Beim c´t Onlinetalk zu  „Internet – Deutsche Parteien links und rechts vom Netz“ (Details) habe ich, moderiert von Philip Banse, mit Falk Lüke und Anne Roth über den Stand der Netzpolitik diskutiert. Anhören kann man das hier.

Ich sage übrigens im zweiten Drittel „sogenannte Netzpolitik“, weil ich mir vor dieser Sendung überlegt hatte, was ich darunter verstehe und wie es richtiger wäre. Das Ergebnis ist, dass wir durch den Begriff „Netzpolitik“ wir uns zu sehr auf das Netz konzentrieren, wenn wir politisch denken. Richtiger ist es, das Netz als eine Phase der Digitalisierung zu sehen, denn seit ca. 1970 ändert der Computer unsere Strukturen, unsere Gewohnheiten, unsere Zusammenarbeit: Effizienz, Workflows, Automatisierung, Zahlengläubigkeit, Transparenz aller Tätigkeiten und in vielen Teilen auch Transparenz ihrer Auswirkungen sind die Folge. Die eigentliche Umwälzung ist die „Digitalisierung“, das „Computerzeitalter“, in dem wir Wissen anders ordnen (nach sozialen Beziehungen, zum Beispiel) oder ordnen lassen (Suchmaschinen, Aggregatoren) und sofern der Referenz auf eine Information noch eine höhere Bedeutung zukommt. So verändert der Computer schon lange ganze Branchen, denkt man etwa an Logistik: Schiffe können grösser geplant werden, besser gesteuert werden, Beladung wird schneller bewegt.
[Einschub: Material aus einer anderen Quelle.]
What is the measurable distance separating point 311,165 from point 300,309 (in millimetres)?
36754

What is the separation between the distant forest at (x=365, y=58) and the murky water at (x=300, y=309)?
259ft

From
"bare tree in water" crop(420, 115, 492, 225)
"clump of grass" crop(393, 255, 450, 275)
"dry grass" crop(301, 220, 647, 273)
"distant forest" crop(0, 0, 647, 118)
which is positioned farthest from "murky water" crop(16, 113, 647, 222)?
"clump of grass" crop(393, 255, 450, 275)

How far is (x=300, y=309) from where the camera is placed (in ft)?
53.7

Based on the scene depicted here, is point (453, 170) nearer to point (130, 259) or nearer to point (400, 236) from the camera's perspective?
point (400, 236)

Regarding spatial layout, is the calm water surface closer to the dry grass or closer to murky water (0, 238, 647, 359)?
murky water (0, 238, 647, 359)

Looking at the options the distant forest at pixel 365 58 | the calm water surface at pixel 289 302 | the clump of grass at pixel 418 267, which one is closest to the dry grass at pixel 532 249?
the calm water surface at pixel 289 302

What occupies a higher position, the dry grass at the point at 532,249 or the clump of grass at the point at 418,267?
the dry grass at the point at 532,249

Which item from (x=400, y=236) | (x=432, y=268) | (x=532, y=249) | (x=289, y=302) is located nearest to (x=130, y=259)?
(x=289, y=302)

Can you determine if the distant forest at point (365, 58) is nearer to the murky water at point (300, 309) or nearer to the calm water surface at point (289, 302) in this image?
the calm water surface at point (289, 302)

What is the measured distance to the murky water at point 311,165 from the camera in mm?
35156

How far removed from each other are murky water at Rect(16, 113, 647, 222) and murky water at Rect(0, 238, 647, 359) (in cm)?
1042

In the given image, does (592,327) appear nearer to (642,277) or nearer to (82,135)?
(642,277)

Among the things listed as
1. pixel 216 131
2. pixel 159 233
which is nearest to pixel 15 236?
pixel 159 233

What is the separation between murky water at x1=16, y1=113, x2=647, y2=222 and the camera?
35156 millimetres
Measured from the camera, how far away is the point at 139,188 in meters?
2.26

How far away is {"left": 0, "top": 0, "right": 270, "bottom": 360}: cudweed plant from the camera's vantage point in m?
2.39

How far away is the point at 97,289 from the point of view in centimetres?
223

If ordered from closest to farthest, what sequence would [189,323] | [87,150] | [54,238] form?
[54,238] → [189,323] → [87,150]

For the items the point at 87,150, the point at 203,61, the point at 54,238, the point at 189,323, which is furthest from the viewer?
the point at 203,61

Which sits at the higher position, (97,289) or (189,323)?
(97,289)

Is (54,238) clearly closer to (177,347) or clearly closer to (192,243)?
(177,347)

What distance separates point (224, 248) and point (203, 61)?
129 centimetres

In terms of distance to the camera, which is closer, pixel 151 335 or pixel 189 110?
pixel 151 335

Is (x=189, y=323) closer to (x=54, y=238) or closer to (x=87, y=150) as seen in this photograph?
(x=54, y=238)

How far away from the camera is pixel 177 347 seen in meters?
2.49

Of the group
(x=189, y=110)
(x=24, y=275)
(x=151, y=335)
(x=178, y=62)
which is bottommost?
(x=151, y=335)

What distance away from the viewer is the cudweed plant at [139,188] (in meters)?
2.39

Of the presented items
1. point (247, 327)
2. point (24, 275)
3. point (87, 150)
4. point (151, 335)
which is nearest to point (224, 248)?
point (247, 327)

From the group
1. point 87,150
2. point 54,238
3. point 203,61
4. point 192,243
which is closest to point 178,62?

Man fragt sich doch des öfteren: Was haben Urheberrecht, Medienordung und Netzpolitik gemeinsam? Schliesslich werden sie ja häufig im selben Atemzug genannt.

Die Antwort ist simpel: „Netzpolitik“ ist nur der Bereich, der das Internet als Regelungsgegenstand betrifft (und vielleicht auch noch derjenige, der die Akteure adressiert). Die eigentliche Umwälzung ist die „Digitalisierung“ – genauer: die „Algorithmisierung“ – weil es nicht um eine andere Art der Abbildung von Information, sondern um Prozesse und Gewinnung neuer Information geht. Die Digitalisierung ist eigentlich nur das, was an der äußeren Erscheinung jedermann auffällt: Lochkarten verschwinden, viele Inhalte erscheinen nicht mehr auf Papier.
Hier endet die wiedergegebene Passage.